UTLA President A.J. Duffy (second from left) trades information with Jose DeRose (second from right), communications director of United Teachers of New Orleans. Also on hand are (from left) Bill Lambert, UTLA’s director of government relations; Karen Butler-Brock, DAT coordinator; Amina Rachman, DAT director; and UTLA Vice President Julie Washington.

The UFT’s acclaimed Dial-A-Teacher program may soon have a West Coast replica. Leaders of the Los Angeles teachers’ union spent the day at UFT headquarters on Nov. 1 on a fact-finding mission to learn about the UFT’s after-school homework helpline.

“If we are going to bring it to Los Angeles, there is no reason to reinvent the wheel,” said A.J. Duffy, the president of United Teachers Los Angeles, which represents 48,000 teachers and health and human services workers in the Los Angeles Unified School District.

UTLA used to have a homework helpline years ago, but it ran out of funding, Duffy said. Now the Los Angeles City Council and Antonio Villaraigosa, the city’s new mayor, are interested in re-creating the program in partnership with the union.
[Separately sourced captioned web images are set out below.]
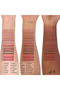 Lip Appeal Waterproof Liner (022, Super Star) - 3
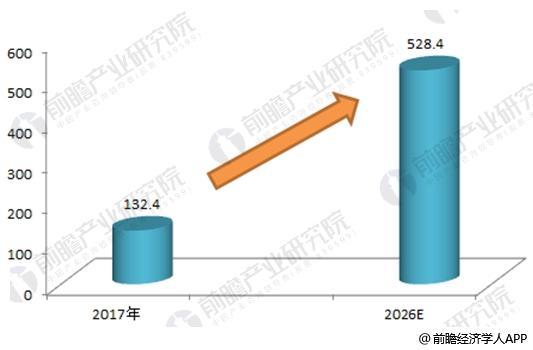 editor1526889250659106.jpg 58.jpg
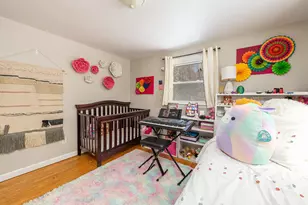 89 Duck Pond Rd, Westbrook, ME 04092 - Photo 12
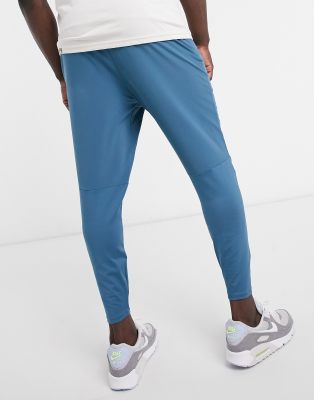 north face hybrid track pants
Daphna Ziman, a Democratic Party fund-raiser and head of the advocacy group Children Uniting Nations, who also made the trip to New York, is lining up corporate sponsors.


DAT’s Marie Goldberg (right) chats with visitors (from left) Lambert, Daphna Ziman and Nickie Shapira.

UTLA officials plan to first set up a pilot program in South Central Los Angeles schools, which have many foster-care children and others who are at risk.

“Dial-A-Teacher will be invaluable for children who don’t have that guidance and supervision,” said Julie Washington, UTLA’s vice president for elementary schools. “This will help close the achievement gap.”

The visitors quizzed UFT officials about all aspects of the Dial-A-Teacher program, from its budget to its hiring process. The day concluded with a visit to the Dial-A-Teacher operations center, where more than 30 teachers were fielding calls from students.

Dial-A-Teacher Director Amina Rachman, who hosted the visit, said that the program’s success should make UFT members proud.

“It’s very exciting to take something that we created and shaped here 25 years ago and make it available and watch it spread all across the country,” she said. “It says something about the vision and creativity of this union.”

Washington (seated, right) listens in on a conversation with a student as Ron Belin and Dial-A-Teacher Coordinator Karen Butler-Brock (standing, right) look on. Meanwhile, Richard Chodes (left) gives homework assistance to another student.